— START Article —

The substituted word is found in the margin of the folio, 1632. This instance seems indisputable; but we meet with a more striking proof of the same kind in “King Lear” (Act IV. Scene VII.), where, after he has read Goneril's letter of love to Edmund and hate to her husband, Edgar exclaims, as the poet's language has been represented,


“O, undistinguish'd space of woman's will!
A plot upon her virtuous husband's life.”

-- xvi --

The commentators have striven hard to extract sense from the first line, but not one of them satisfied another, nor indeed themselves. Edgar, in truth, is shocked at the profligate and uncontrollable licentiousness of Goneril:—


“O unextinguish'd blaze of woman's will!”

in other words, desire (i. e. “will” or lust) in the female sex bursts forth in a flame that cannot be subdued. The scribe did not understand what he put upon paper, misheard unextinguish'd blaze, and wrote “undistinguish'd space.” Such was, probably, the origin of the hitherto received nonsense.

Another brief and laughable proof may be adduced from “Coriolanus:” it is where Menenius, in Act II. Scene I., is talking of himself to the Tribunes:—“I am known” (he says in all editions, ancient and modern) “to be a humorous patrician, and one that loves a cup of hot wine, with not a drop of allaying Tyber in it; said to be something imperfect in favouring the first complaint.” Nobody has offered a note explanatory of “the first complaint,” and it has always passed current as the language of Shakespeare. Is it so? Assuredly not; for what has “a cup of hot wine” to do with “the first complaint?” The old corrector calls upon us to read “a cup of hot wine, with not a drop of allaying Tyber in it; said to be something imperfect in favouring the thirst complaint,” and the utterly lost humour of the passage is at once restored. The scribe misheard thirst, and wrote “first;” and the blunder has already lasted between two and three centuries, and might have lasted two or three centuries longer, but for the discovery of this corrected folio.

— END Article —
— START Material for this exercise —

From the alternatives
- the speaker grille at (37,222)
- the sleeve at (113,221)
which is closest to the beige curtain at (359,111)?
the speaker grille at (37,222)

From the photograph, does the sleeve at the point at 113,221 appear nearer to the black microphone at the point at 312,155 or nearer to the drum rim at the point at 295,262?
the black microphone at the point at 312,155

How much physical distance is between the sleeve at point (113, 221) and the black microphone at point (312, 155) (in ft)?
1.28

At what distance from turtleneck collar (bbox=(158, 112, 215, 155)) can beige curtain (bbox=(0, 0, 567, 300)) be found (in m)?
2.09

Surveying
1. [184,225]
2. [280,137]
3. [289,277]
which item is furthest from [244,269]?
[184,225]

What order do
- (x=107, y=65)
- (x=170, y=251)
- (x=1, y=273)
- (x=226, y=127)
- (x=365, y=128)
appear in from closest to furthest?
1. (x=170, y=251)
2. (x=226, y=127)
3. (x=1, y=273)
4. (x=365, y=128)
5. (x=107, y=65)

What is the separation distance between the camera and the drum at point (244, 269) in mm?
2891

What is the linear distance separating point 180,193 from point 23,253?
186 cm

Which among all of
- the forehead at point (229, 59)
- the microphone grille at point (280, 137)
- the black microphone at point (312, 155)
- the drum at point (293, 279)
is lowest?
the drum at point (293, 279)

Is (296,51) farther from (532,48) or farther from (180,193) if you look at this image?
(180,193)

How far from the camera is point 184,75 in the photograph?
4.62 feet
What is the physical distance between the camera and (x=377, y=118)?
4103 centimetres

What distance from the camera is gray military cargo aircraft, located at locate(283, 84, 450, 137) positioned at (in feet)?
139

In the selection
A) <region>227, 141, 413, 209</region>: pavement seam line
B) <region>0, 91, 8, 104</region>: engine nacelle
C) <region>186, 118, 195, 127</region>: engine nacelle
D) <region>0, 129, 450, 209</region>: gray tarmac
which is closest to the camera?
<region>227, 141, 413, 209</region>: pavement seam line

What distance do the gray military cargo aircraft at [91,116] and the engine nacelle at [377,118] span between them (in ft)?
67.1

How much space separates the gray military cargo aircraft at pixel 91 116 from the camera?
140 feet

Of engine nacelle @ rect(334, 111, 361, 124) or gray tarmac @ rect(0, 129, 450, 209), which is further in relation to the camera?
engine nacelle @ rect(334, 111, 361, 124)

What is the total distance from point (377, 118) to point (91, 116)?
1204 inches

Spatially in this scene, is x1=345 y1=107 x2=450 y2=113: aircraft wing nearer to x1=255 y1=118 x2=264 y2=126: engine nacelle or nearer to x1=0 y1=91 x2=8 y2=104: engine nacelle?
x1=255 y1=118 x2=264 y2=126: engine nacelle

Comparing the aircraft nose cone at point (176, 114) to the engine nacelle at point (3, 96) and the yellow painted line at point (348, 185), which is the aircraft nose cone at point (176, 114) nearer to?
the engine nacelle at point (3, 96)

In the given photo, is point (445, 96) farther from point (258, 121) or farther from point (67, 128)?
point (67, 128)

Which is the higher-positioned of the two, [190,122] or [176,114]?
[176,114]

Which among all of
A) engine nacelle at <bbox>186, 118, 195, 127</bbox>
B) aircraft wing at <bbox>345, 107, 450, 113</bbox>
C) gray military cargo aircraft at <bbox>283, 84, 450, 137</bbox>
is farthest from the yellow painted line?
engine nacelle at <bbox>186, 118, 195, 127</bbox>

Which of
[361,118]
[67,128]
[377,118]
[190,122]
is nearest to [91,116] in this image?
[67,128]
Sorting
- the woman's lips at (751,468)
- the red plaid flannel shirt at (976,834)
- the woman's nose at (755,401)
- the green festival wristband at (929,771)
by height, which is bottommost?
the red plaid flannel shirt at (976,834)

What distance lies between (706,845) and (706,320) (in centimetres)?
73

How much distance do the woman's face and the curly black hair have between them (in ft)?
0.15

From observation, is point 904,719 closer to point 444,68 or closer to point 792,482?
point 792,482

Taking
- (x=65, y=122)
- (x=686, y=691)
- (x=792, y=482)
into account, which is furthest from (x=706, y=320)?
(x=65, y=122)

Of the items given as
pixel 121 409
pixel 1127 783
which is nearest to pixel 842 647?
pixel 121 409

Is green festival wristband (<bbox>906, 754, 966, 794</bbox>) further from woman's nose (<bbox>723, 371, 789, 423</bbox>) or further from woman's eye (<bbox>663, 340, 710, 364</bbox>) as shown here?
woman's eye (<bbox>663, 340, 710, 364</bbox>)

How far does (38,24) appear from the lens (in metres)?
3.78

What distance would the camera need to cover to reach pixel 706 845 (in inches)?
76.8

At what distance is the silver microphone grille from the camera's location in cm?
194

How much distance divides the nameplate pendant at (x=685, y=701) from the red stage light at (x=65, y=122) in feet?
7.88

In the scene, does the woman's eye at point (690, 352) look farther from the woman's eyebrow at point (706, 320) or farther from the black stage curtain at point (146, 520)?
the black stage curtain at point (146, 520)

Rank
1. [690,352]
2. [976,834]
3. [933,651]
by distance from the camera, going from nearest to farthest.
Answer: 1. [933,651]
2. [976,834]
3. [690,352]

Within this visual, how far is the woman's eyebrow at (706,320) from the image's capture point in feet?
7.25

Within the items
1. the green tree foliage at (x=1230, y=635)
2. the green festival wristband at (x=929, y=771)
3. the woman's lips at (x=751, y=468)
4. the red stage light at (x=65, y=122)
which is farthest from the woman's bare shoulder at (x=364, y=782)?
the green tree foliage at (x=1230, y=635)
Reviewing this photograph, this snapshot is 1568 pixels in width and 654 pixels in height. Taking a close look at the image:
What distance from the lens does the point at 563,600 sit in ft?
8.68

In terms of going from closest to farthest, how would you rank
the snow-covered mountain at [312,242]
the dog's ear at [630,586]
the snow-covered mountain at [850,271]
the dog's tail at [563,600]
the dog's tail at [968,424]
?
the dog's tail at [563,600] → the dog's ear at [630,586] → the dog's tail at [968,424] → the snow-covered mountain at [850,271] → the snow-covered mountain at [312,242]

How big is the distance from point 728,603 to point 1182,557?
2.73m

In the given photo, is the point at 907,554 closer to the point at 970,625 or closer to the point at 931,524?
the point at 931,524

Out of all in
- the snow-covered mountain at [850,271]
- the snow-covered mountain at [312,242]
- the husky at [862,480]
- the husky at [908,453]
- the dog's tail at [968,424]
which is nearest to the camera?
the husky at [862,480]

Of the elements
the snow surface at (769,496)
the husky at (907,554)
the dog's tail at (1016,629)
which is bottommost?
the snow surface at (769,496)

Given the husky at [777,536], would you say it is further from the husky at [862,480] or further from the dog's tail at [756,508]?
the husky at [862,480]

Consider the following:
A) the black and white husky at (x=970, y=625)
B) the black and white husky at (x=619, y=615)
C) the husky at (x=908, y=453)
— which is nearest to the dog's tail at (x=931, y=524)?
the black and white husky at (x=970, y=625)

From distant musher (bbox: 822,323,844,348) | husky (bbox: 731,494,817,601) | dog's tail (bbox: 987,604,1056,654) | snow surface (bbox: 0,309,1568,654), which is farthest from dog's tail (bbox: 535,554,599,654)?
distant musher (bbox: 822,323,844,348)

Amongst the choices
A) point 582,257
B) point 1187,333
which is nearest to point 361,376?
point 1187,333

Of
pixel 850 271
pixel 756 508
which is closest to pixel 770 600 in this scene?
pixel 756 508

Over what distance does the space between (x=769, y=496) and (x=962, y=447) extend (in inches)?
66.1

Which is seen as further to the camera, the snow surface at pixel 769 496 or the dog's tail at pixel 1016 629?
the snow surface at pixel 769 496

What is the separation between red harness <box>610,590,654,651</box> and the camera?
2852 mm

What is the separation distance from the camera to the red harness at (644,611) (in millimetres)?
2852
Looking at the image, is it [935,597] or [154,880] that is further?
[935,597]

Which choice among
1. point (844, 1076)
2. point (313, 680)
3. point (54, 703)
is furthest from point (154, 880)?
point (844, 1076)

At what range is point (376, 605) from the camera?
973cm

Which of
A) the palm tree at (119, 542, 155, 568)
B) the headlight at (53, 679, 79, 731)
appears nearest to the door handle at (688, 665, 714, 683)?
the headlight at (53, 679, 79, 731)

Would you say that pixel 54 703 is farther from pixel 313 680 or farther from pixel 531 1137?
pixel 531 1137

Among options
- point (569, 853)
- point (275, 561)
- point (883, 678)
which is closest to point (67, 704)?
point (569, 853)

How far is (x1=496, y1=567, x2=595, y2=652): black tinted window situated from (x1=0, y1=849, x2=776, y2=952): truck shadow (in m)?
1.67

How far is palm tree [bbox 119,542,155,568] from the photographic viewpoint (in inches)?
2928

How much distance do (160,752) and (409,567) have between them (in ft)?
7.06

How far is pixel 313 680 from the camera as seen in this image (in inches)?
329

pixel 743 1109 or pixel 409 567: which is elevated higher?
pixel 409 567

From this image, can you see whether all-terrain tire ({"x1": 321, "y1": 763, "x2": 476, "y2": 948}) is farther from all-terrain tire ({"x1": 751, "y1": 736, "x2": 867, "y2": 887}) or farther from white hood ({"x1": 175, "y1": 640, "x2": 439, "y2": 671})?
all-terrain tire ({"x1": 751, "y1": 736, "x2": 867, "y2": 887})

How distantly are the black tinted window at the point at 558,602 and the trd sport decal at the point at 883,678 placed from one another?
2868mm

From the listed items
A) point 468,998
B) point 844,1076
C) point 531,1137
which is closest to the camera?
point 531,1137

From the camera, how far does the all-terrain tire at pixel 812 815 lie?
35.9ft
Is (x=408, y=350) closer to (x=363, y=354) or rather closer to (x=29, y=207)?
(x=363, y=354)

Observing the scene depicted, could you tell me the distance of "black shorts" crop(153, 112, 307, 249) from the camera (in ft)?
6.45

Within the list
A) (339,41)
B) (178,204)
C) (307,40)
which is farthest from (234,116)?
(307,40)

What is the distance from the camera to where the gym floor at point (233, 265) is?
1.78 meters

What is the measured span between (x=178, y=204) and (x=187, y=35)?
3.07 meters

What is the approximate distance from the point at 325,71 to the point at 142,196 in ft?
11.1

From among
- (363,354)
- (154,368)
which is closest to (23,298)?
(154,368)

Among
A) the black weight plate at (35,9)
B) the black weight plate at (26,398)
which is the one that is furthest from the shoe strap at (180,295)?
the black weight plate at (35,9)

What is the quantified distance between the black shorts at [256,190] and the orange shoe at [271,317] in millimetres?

— END Material for this exercise —

(Required tasks):
• 1. Answer these questions from the passage on Shakespeare's text.
(a) In which play, act, and scene does Edgar read Goneril's letter?
(b) What reading does the passage give in place of "undistinguish'd space"?
(c) What word does the old corrector put in place of "first" in the speech by Menenius?
• 2. Edit the part of the entries that opens with the line containing "Within the list" and closes with the last line of the entries. Replace "gym floor" with "gymnasium floor", keep everything else the same, and give only those lines.
The entries are unrelated to the passage.

(Per-task outputs):
• 1.
(a) "King Lear," Act IV, Scene VII.
(b) "unextinguish'd blaze."
(c) "thirst."

• 2.
Within the list
A) (339,41)
B) (178,204)
C) (307,40)
which is farthest from (234,116)?
(307,40)

What is the distance from the camera to where the gymnasium floor at point (233, 265) is?
1.78 meters

What is the measured span between (x=178, y=204) and (x=187, y=35)?
3.07 meters

What is the approximate distance from the point at 325,71 to the point at 142,196 in ft?
11.1

From among
- (363,354)
- (154,368)
which is closest to (23,298)?
(154,368)

Among
A) the black weight plate at (35,9)
B) the black weight plate at (26,398)
which is the one that is furthest from the shoe strap at (180,295)?
the black weight plate at (35,9)

What is the quantified distance between the black shorts at [256,190] and the orange shoe at [271,317] in millimetres?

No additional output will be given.